<<<<

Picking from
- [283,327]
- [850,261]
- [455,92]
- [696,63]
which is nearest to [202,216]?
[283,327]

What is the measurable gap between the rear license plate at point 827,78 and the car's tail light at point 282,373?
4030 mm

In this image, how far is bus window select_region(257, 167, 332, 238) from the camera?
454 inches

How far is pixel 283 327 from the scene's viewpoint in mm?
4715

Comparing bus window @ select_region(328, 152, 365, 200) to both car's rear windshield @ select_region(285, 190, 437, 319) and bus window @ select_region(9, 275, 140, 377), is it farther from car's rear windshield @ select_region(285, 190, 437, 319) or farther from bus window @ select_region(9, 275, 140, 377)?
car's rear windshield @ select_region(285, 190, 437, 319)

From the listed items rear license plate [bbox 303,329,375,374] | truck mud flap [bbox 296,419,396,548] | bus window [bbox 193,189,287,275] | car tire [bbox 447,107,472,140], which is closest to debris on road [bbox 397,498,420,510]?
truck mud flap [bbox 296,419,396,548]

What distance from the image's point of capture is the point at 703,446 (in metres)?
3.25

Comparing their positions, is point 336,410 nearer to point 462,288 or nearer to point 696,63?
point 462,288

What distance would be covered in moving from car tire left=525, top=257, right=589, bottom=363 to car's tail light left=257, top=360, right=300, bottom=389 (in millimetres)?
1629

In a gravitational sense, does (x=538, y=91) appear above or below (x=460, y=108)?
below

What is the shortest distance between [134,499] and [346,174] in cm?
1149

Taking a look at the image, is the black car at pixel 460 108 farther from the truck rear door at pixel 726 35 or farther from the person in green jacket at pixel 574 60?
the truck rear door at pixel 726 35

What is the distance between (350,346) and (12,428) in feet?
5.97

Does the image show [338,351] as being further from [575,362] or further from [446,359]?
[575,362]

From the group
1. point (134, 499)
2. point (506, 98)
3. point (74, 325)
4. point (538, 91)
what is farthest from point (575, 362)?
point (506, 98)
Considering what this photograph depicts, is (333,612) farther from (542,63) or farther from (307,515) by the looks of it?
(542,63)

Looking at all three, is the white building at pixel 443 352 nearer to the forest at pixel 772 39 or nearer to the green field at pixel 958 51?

>>>>

WRITTEN REQUEST |
Give the complete listing a second time, exactly as it reads.

TASK SOLUTION |
Picking from
- [283,327]
- [850,261]
- [455,92]
- [696,63]
which is nearest to [202,216]?
[283,327]

What is the measurable gap between the rear license plate at point 827,78 and the car's tail light at point 282,373?
4030 mm

In this image, how far is bus window select_region(257, 167, 332, 238) from the camera?
454 inches

How far is pixel 283 327 from the scene's viewpoint in mm?
4715

Comparing bus window @ select_region(328, 152, 365, 200) to both car's rear windshield @ select_region(285, 190, 437, 319) and bus window @ select_region(9, 275, 140, 377), is it farther from car's rear windshield @ select_region(285, 190, 437, 319) or farther from bus window @ select_region(9, 275, 140, 377)?
car's rear windshield @ select_region(285, 190, 437, 319)

From the listed items rear license plate [bbox 303,329,375,374] | truck mud flap [bbox 296,419,396,548] | bus window [bbox 193,189,287,275] | car tire [bbox 447,107,472,140], which is closest to debris on road [bbox 397,498,420,510]?
truck mud flap [bbox 296,419,396,548]

What distance from the image's point of capture is the point at 703,446 (in metres)?
3.25

Comparing their positions, is point 336,410 nearer to point 462,288 or nearer to point 696,63?
point 462,288

What distance would be covered in moving from car tire left=525, top=257, right=589, bottom=363 to car's tail light left=257, top=360, right=300, bottom=389 (in millimetres)?
1629

In a gravitational sense, does (x=538, y=91) appear above or below (x=460, y=108)?
below

What is the shortest distance between [134,499] and [346,174] in cm?
1149

Taking a look at the image, is the black car at pixel 460 108 farther from the truck rear door at pixel 726 35 or farther from the person in green jacket at pixel 574 60?
the truck rear door at pixel 726 35

What is the distance between (350,346) and (12,428) in feet?
5.97

Does the image show [338,351] as being further from [575,362] or further from [446,359]?
[575,362]

From the group
1. point (134, 499)
2. point (506, 98)
3. point (74, 325)
4. point (538, 91)
what is farthest from point (575, 362)?
point (506, 98)
Considering what this photograph depicts, is (333,612) farther from (542,63) or farther from (307,515) by the looks of it?
(542,63)

Looking at all three, is the white building at pixel 443 352 nearer to the forest at pixel 772 39 or nearer to the green field at pixel 958 51?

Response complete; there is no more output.